Please repeat, exactly as written, the line containing "cartaz de informações" and every line after it through the end of the records below, leaving out any pictures.

[Short descriptive text snippets]
***
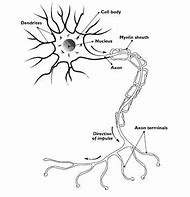 Best 25 ideas about neuron diagram find what youll love blank neuron diagram ccuart Choice Image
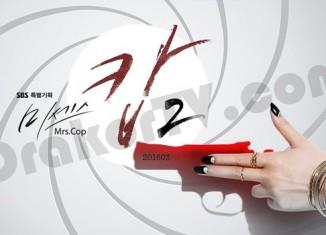 Mrs Cop Season 2 - Sinopsis Drama Korea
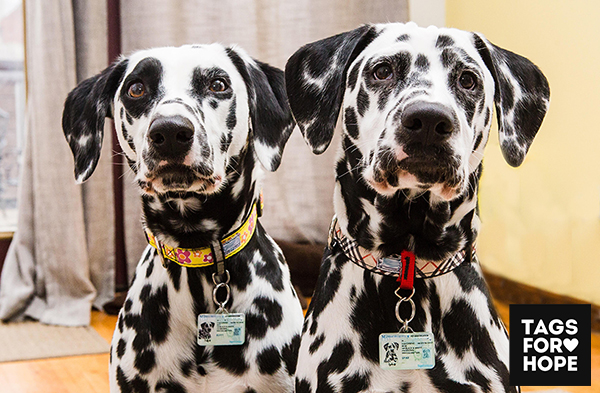 Buffy and Spike, two dalmatians showing off their tags.
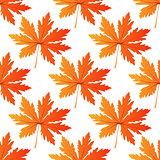 Pretty colorful autumn leaf seamless pattern
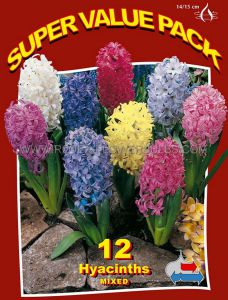 SUPER VALUE PKGS. HYACINTHUS ORIENTALIS 'MIX' 14/15 CM. (20 PKGS.X 12)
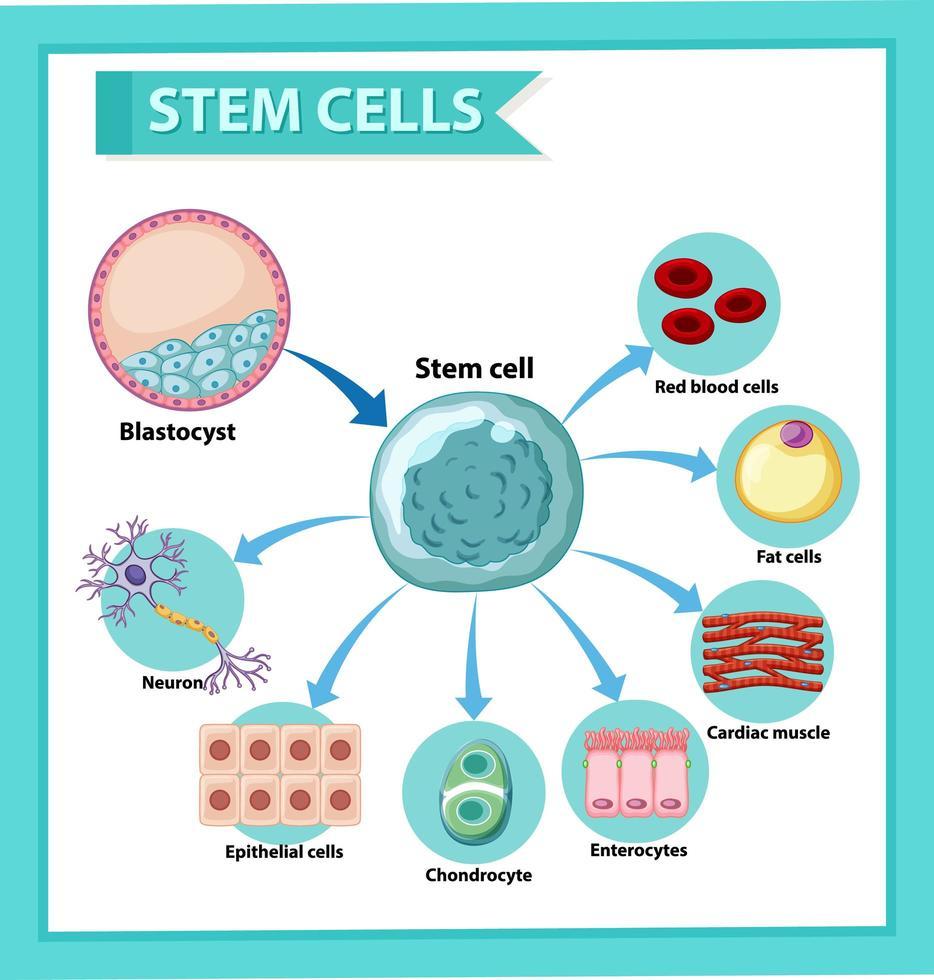 cartaz de informações sobre células-tronco humanas. conteúdo educacional. vetor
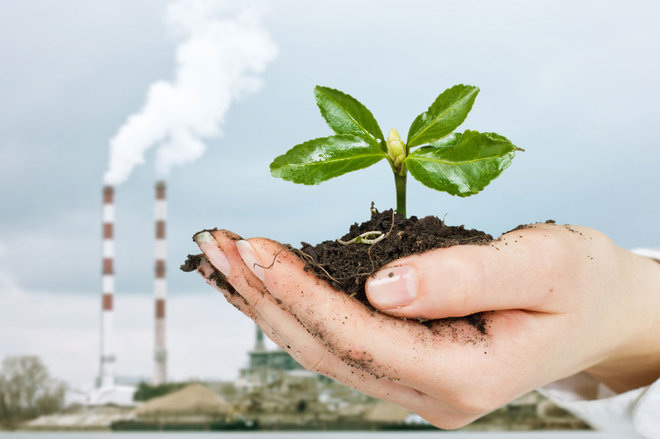 Employees Want Companies to Start Thinking Green
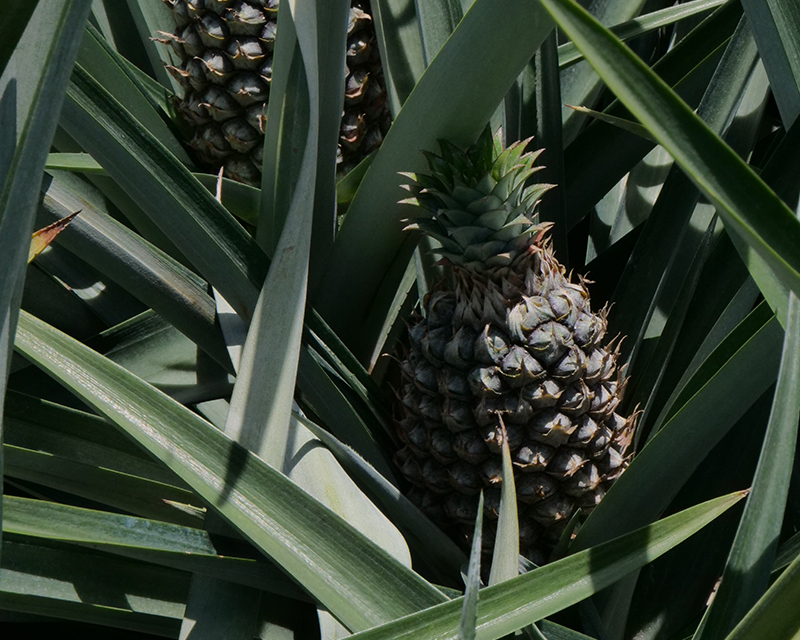 sustainable pineapples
***
◆ TASK RESULT
 cartaz de informações sobre células-tronco humanas. conteúdo educacional. vetor
 Employees Want Companies to Start Thinking Green
 sustainable pineapples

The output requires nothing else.